In coming weeks, DB Research plans to focus on the causes of differing competitiveness levels and their implications for the fiscal situation of the Eurozone members; in addition, it will outline potential economic policy responses.

SEE: Finfacts article, Jan 2010: Irish and Eurozone Competitiveness Indicators 1999 - 2009


Last week, BusinessEurope published its Go for Growth report.

Jürgen Thumann, president of BusinessEurope, said the EU could gain an extra €275bn-350bn a year in wealth by removing the remaining barriers in the single market. Efforts should focus on six sectors - - energy, transport, telecommunications, financial services, public procurement and restrictions on the movement of citizens from new EU member-states.

“The single market is not delivering at its full potential today,” Signhild Arnegard Hansen, head of Sweden’s business confederation, told reporters. “In the area of services, I would say the single market is not operational at all yet.”
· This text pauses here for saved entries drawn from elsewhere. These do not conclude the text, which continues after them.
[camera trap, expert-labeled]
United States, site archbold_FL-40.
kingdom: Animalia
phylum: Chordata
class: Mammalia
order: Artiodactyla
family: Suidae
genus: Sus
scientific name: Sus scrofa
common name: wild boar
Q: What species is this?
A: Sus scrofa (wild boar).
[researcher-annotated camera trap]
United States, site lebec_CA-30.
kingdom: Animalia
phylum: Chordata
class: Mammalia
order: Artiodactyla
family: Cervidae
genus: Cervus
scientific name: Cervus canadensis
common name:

She said business was unhappy with differences in quality between one country and another in how EU single market legislation is converted into laws at national level.

The business group said 40% of the EU's annual €140bn is spent on agriculture and only 8% on competitiveness-related projects.

Post-financial crisis economic growth rate is estimated at about 1% a year, at least half the level required to maintain the EU’s present living standards and support its welfare state.

The difference between a European economy growing at 2% instead of 1% amounts to 6.5 million additional jobs and a public debt consolidation effort of €450bn or 7% of GDP by 2014.

Jürgen Thumann said: “Go for growth is more than a slogan. It should inspire every policy decision of the European Union. Growth is a fundamental pre-condition to maintain our living standards and strengthen Europe’s position in the world.”

The report says it will not be business as usual in 2010-2014. The post-crisis world will be very different!

  • Global economic growth will no longer be mainly driven by developed countries. Emerging economies will play an increasingly important role. They will be partners but also strong competitors, even in high value-added products.
  • Supporting innovation is absolutely essential because it is the key to economic recovery, the motor to revitalise the single market and the best way to create new jobs.
  • The fight against climate change will remain at the highest level of priorities. European business has made great efforts to reduce CO2 emissions under the Kyoto protocol rules. It is committed to continue doing so. Climate change will not be solved by EU unilateral actions
    and cannot be driven only by rules. If the European Union wants to lead in the fight against climate change, it should put a much greater emphasis on technology. European companies have a lot to offer! But much more could be done with appropriate policies to address
    obstacles to innovation, skills shortages, lack of venture capital, and under-development of entrepreneurship.
  • More secure access to energy through the diversification of energy sources and consumption efficiency is also indispensable. Nuclear power, renewable energies, carbon capture and storage and other new technologies are essential to meet this challenge.

The EU Competitiveness Council said it in May 2009: Europe must develop a truly integrated industrial policy. This should be the European Commission’s priority.